Germany has a considerable interest in enforcing the principle of free navigation and preserving the so-called Iran Nuclear Agreement (JCPOA). Like other countries, however, it does not want to be drawn into a possible military conflict between the USA and Iran. Germany must therefore shape its commitment to German interests in such a way that also encourages Iran to continue to comply with the international obligations to which it has agreed.
The Chancellery has proposed a maritime protective mission; the Foreign Minister an observer mission. While both agree that any German mission must be carried out together with European partners, it remains to be seen what each option means in terms of its actual mandate and tasks, as well as which partners have an interest in participating and the contributions they can make – not least because the German Navy’s lack of efficiency has repeatedly been cited as a reason for not participating at all.

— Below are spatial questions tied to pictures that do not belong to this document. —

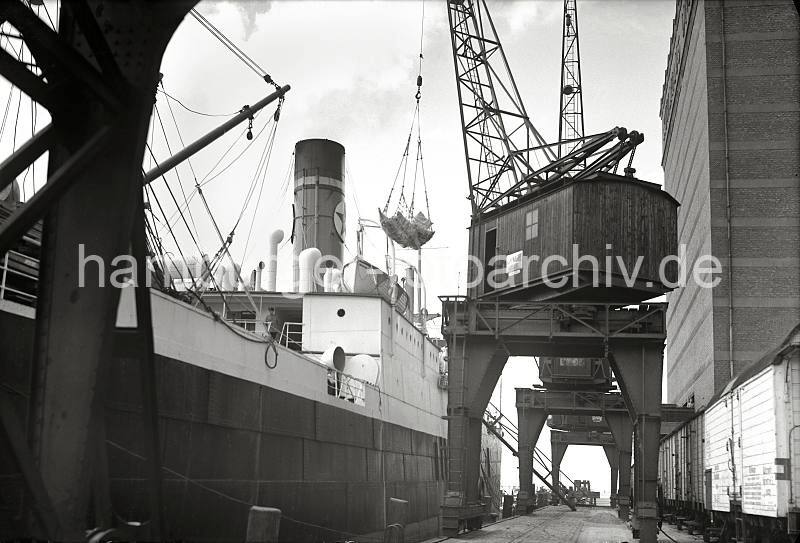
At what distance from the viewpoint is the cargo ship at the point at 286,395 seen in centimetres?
1119

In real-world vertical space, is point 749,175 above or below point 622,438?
above

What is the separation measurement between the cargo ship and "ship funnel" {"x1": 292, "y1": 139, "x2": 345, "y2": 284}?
0.05 metres

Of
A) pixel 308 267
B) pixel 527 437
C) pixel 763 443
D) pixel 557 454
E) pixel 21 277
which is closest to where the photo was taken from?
pixel 21 277

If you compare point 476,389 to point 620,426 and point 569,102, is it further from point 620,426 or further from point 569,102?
point 569,102

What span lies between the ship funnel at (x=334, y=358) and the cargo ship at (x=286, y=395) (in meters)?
0.04

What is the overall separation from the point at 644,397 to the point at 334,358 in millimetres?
7771

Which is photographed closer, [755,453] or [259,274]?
[755,453]

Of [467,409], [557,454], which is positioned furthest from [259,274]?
[557,454]

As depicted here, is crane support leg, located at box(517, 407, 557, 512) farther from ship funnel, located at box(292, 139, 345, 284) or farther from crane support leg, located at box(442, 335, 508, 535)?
crane support leg, located at box(442, 335, 508, 535)

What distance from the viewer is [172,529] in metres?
12.4

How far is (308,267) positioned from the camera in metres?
23.9

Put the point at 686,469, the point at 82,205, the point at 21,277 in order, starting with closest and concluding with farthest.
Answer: the point at 82,205, the point at 21,277, the point at 686,469

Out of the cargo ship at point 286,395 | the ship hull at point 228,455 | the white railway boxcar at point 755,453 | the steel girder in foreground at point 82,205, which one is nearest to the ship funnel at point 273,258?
the cargo ship at point 286,395

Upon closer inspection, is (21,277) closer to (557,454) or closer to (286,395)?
(286,395)
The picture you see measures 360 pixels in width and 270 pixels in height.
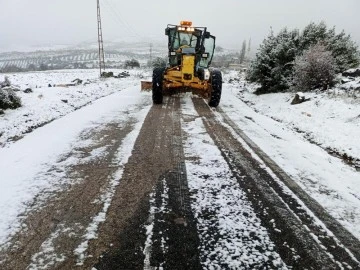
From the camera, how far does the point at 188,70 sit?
11828 mm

German Role: In order to maintain its claim to shaping foreign policy and to safeguard its interests, Germany should help develop a mission and, if necessary, lead it. European partners seem to have a general interest in participating in such a mission if a European country took the initiative. However, France, whose participation would be indispensable from a political and operational point of view, is likely to be difficult to be convinced. In Paris, disappointment at the lack of German involvement continues to grow.
Mission/Mandate: Even an observer mission can contribute to security policy as long as its mandate and rules of engagement allow for sufficient intervention in emergency situations – including the use of appropriate force for the protection of others. A mission’s mandate should also define its end state or the time at which its operations will conclude.

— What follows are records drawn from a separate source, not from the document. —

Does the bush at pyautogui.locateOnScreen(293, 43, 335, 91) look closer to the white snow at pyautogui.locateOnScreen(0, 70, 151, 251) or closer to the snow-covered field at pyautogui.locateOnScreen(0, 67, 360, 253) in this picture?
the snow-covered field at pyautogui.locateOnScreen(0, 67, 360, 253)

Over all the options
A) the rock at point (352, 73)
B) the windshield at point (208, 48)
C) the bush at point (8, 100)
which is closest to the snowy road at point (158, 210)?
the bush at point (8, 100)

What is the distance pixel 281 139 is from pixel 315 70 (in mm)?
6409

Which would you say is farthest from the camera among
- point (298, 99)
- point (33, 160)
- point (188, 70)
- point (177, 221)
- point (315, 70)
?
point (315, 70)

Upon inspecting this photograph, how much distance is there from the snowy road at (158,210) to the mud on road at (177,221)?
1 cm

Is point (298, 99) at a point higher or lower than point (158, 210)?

Military Capabilities: The naval forces of the EU countries have sufficient resources to carry out an observer mission or a protective mission. However, either such mission will take time to launch because ships and other capabilities must first be released from existing commitments. Therefore, any new operation will be at the expense of existing tasks and training. Involvement in a mission in the Strait of Hormuz would require Germany to provide that mission with the constant use of at least one ship and Europe to provide between 10 and 30 percent of its maritime capabilities, depending on its scope. Because this estimate does not take actual operational readiness into account, it is very optimistic. It therefore has to be assumed that the contribution cannot be increased at will. This insight should make it immediately clear that the resurgence of naval forces in Europe should be accelerated.
European Partners: Germany and the EU should endeavor to attract the participation of non-EU states such as Norway, Canada, Australia, or New Zealand. To legitimize any operations in the Middle East and the Persian Gulf, it would also be advisable to ask Arab or North African states to participate – even if only symbolically. In addition, Germany should encourage Great Britain to contribute a ship to an EU mission.
Dealing with the USA: Any European mission will have to coordinate very closely with the US-led initiative. But this does not mean becoming part of it. To this end, Germany should explain at the outset which rules apply to its cooperation and, if the US escalated the situation militarily, that it would terminate its cooperation.